• **Exercise directions**
Reproduce the whole listing that follows, character for character, and drop the images.
*** Given material ***
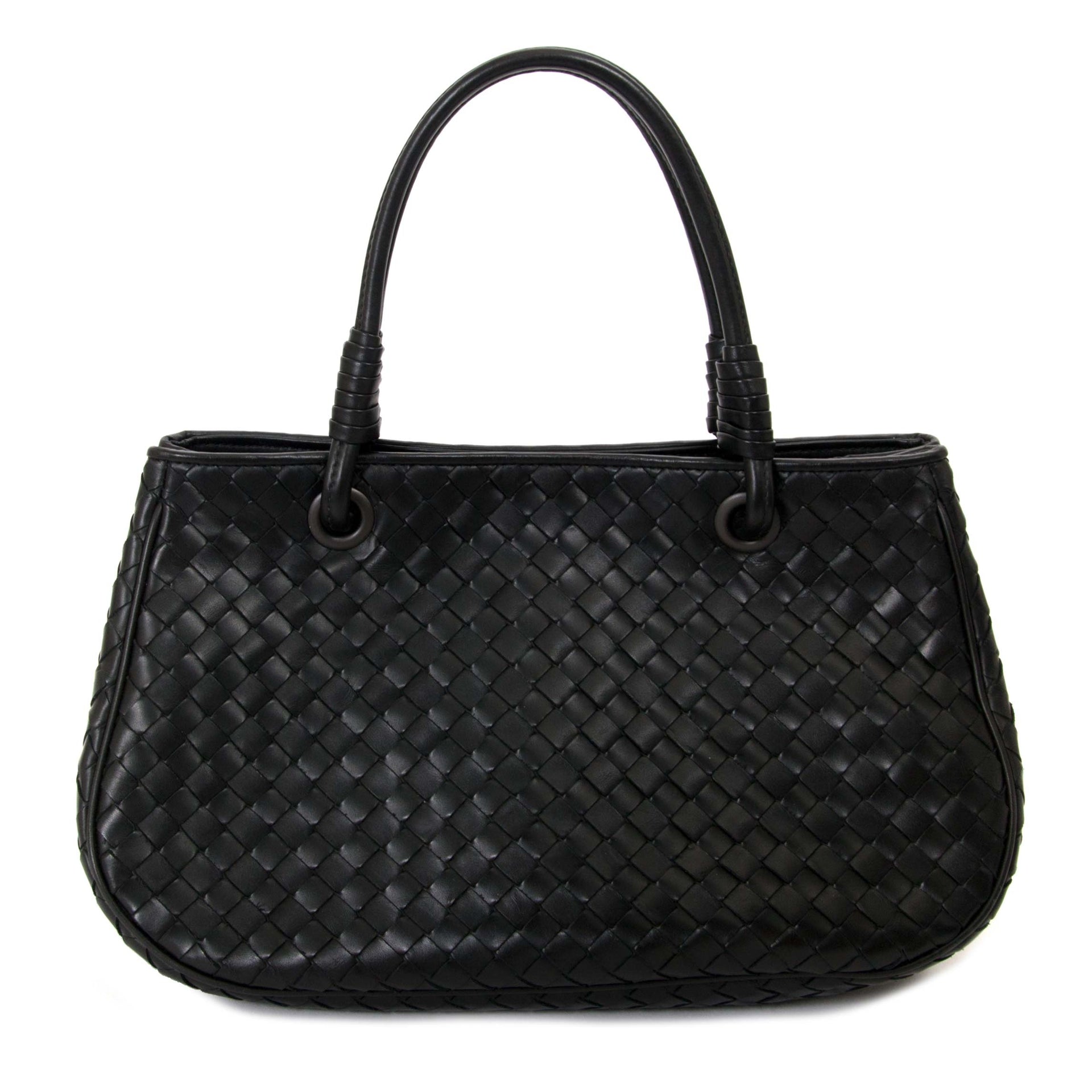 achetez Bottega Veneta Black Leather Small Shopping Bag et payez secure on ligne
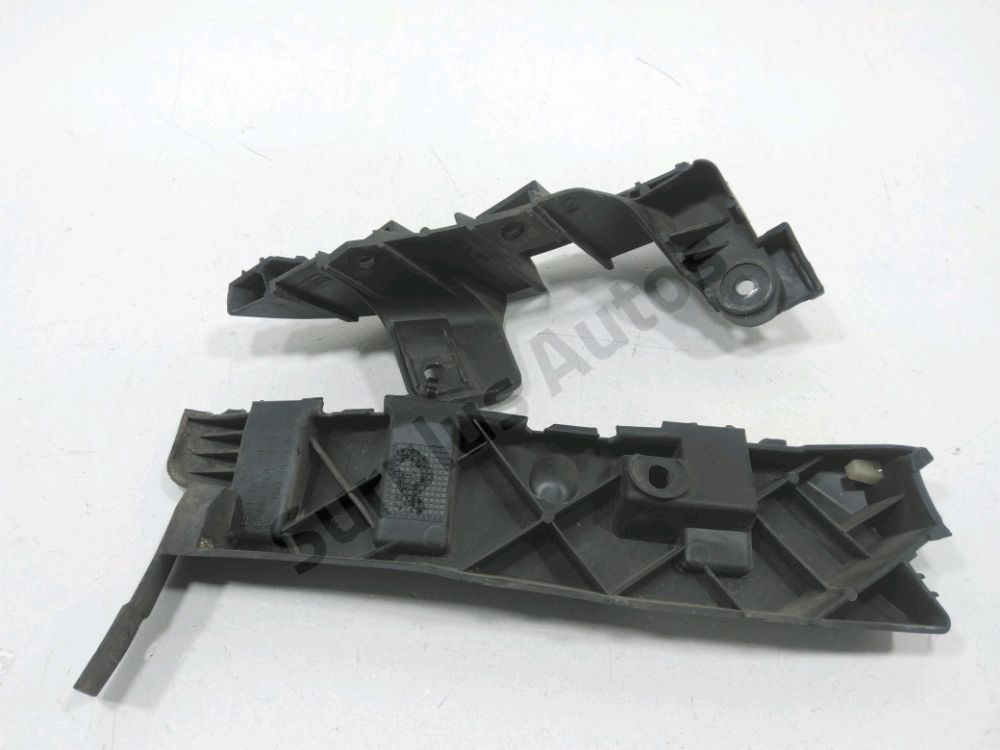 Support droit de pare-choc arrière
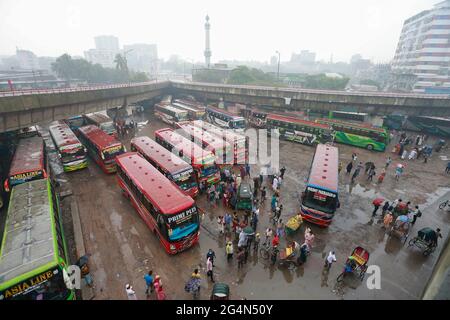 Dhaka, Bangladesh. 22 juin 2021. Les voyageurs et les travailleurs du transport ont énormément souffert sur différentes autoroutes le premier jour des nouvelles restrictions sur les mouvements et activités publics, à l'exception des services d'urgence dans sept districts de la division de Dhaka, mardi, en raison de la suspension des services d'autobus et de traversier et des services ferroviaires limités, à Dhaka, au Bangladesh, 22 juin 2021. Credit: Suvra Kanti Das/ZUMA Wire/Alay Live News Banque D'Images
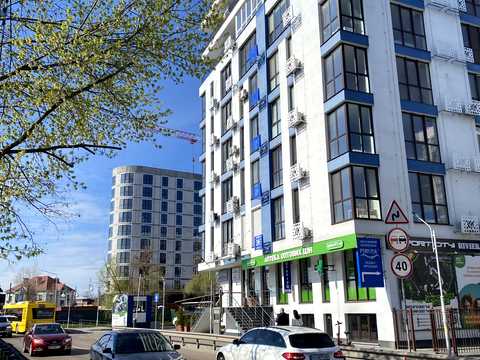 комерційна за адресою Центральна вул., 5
*** End of Given material ***
• **Exercise answer**
 achetez Bottega Veneta Black Leather Small Shopping Bag et payez secure on ligne
 Support droit de pare-choc arrière
 Dhaka, Bangladesh. 22 juin 2021. Les voyageurs et les travailleurs du transport ont énormément souffert sur différentes autoroutes le premier jour des nouvelles restrictions sur les mouvements et activités publics, à l'exception des services d'urgence dans sept districts de la division de Dhaka, mardi, en raison de la suspension des services d'autobus et de traversier et des services ferroviaires limités, à Dhaka, au Bangladesh, 22 juin 2021. Credit: Suvra Kanti Das/ZUMA Wire/Alay Live News Banque D'Images
 комерційна за адресою Центральна вул., 5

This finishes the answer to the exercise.